Cléa, un thriller religieux de Frank Leduc

Publié le par Marguerite Rothe

Si vous aimez les histoires à la «Da Vinci code», de Dan Brown, alors il y a de fortes chances pour que vous aimiez Cléa, de Frank Leduc. Et pour ceux qui penseraient que ce livre ne leur conviendrait pas, parce que trop "religieux", qu'ils sachent que dans Cléa, outre l'énigme de l'enquête policière qui demande à être résolue, il est davantage question de spiritualité et de philosophie, que de religion à proprement parler.

Mon ressenti

Très positif. L'intrigue est fine, bien trouvée. Comme dans un thriller traditionnel, la découverte du nœud de l'histoire est progressive, et la narration de l'auteur aiguise savamment la curiosité du lecteur. J'ai beaucoup aimé me plonger dans cette atmosphère particulière que l'on trouve dans les romans ou les films (je pense en particulier au : Le Parrain III, de Francis Ford Coppola) qui traitent de la corruption ou des atermoiements philosophiques, voire politiques, de l'Église.

Les idées et hypothèses philosophiques proposées au lecteur sont intéressantes, pour ne pas dire pertinentes pour certaines. En fait, Leduc a réalisé dans Cléa un savant dosage entre action et réflexion. Pour ce qui est de la romance (parce qu'il y en a une !), elle est traitée avec beaucoup de mesure. De même que le « phénomène » auquel est confrontée la jeune enquêtrice pêchue (Élisabeth), dont la seule religion est son travail dans la police.

Les joutes verbales sont habilement conduites, et entraînent bien souvent le lecteur à s'identifier à l'interlocuteur du roman.

Mais c’est une fable, comme celles qu’on présente aux enfants.

– Une fable ?

– Oui, bien sûr.

Il écarta les bras, montrant de l’incompréhension.

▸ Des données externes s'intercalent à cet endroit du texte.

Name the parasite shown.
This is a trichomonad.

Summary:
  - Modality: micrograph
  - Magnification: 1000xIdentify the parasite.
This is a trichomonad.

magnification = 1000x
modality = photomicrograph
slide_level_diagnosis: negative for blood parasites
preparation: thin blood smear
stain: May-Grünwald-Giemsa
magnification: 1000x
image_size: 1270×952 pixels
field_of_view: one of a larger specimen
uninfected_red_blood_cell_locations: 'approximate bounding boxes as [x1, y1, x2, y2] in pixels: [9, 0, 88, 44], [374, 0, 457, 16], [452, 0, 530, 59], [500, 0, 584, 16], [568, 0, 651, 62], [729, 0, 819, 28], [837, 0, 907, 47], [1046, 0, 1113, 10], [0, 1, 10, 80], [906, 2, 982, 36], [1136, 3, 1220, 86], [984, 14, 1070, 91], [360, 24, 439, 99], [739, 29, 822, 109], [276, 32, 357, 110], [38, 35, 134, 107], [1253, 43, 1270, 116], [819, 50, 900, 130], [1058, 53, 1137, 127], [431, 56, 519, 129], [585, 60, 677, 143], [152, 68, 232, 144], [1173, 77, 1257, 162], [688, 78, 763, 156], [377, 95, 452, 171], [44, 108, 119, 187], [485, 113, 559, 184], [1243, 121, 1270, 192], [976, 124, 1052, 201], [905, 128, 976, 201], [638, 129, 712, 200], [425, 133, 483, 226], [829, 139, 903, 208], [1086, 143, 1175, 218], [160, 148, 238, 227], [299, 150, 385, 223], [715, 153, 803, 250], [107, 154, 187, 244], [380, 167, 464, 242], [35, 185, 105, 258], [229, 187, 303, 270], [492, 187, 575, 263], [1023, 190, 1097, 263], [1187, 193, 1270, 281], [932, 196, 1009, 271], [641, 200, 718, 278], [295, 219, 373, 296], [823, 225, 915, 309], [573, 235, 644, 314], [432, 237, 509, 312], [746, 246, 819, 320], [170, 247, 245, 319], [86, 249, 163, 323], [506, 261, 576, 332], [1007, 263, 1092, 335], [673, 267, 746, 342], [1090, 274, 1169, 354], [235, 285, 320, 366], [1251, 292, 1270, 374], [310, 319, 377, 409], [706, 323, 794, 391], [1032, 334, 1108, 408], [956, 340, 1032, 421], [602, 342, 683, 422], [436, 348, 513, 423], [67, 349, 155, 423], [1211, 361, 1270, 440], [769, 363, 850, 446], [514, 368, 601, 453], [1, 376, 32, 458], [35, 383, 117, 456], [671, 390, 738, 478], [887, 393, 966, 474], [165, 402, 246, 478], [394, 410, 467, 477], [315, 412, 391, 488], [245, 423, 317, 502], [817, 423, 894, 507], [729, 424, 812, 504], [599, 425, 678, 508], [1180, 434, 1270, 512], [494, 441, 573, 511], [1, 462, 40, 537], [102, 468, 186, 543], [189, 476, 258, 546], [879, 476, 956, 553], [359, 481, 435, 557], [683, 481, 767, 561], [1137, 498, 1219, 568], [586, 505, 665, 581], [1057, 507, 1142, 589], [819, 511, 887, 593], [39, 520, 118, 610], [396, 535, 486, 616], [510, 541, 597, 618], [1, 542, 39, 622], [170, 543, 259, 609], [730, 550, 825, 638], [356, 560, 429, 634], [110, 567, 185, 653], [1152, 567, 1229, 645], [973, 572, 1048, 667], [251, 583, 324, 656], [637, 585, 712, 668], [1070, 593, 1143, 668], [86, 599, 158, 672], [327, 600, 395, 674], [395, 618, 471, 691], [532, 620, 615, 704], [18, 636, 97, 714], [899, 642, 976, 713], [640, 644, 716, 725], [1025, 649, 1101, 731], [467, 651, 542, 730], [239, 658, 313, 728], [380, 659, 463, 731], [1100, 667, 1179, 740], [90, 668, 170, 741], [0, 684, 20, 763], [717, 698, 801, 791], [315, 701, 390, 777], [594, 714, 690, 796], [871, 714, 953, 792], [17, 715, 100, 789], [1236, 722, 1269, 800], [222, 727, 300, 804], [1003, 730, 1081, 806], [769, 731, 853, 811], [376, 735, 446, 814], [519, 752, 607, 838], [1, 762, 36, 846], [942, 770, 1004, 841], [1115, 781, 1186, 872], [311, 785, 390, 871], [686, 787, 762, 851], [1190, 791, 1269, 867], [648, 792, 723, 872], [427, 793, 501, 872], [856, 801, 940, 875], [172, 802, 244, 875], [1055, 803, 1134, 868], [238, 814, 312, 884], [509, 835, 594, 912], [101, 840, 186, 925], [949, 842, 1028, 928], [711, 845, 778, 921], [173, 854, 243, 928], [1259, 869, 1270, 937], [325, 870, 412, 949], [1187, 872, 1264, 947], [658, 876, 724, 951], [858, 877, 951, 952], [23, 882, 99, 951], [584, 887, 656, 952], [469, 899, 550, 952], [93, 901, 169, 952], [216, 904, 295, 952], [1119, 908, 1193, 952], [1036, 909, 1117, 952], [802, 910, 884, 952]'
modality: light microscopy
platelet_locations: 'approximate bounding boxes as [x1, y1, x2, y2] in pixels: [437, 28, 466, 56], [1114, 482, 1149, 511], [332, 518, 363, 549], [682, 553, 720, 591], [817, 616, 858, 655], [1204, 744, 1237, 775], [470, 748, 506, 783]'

– Enfants ou adultes, nous fonctionnons tous de la même manière. Les religions présentent juste une histoire un peu plus complexe, plus sombre aussi, mais qui fonctionne exactement avec les mêmes mécanismes. Le bien, le mal, la magie, l’autorisé, l’interdit, la culpabilité, la rédemption. Vous retrouvez exactement les mêmes codes dans la plupart des contes pour enfants.

– Donc pour vous les religions ne sont que ça ?

– Elles ne sont pas que ça, mais pour amener les fidèles à la croyance elles utilisent des subterfuges parfois très réducteurs.

Sans atteindre le niveau d'excellence du : Conclave, de Robert Harris, le Cléa de Frank Leduc est de très bonne tenue et se lit avec grand plaisir.

©Marguerite Rothe

(Au Vatican) À peu près comme dans n’importe quel autre grand pays démocratique. Il y a une opposition, des groupes de pression, des baronnies installées et bien d’autres choses relativement complexes. Mon avis était devenu minoritaire au sein du collège cardinalice, alors j’ai préféré laisser la place au courant majoritaire qui s’exprimait et reprendre ainsi mon indépendance et ma liberté de parole.

Cléa, de Frank Leduc

Résumé

Rome, le Vatican, de nos jours.

Pourquoi avons-nous tant besoin de croire ? Pourquoi aucune civilisation ne s’est-elle jamais développée sans l’idée d’un Dieu, ou parfois de plusieurs ? Lorsque l’admiration du pape nouvellement élu confie au professeur Adrian Sandgate une mission d’expertise de textes anciens, il ne se doute pas qu’il va découvrir une réponse à cette question totalement inattendue. Projetés dans une intrigue policière hors norme, une journaliste ambitieuse, un professeur en théologie écossais, un commissaire héros de la police italienne et une enquêtrice complexée en quête de reconnaissance, seront confrontés au mystère le plus inimaginable de leur vie. Et si Dieu ne nous avait pas abandonnés…

Broché : 672 pages • Prix de vente : 19,95 euros • Éditeur : les Nouveaux auteurs • ISBN-13 : 978-2819505877

Relevé quelques coquilles sans gravité + un : « elle ria », qui m'a écorché l’œil.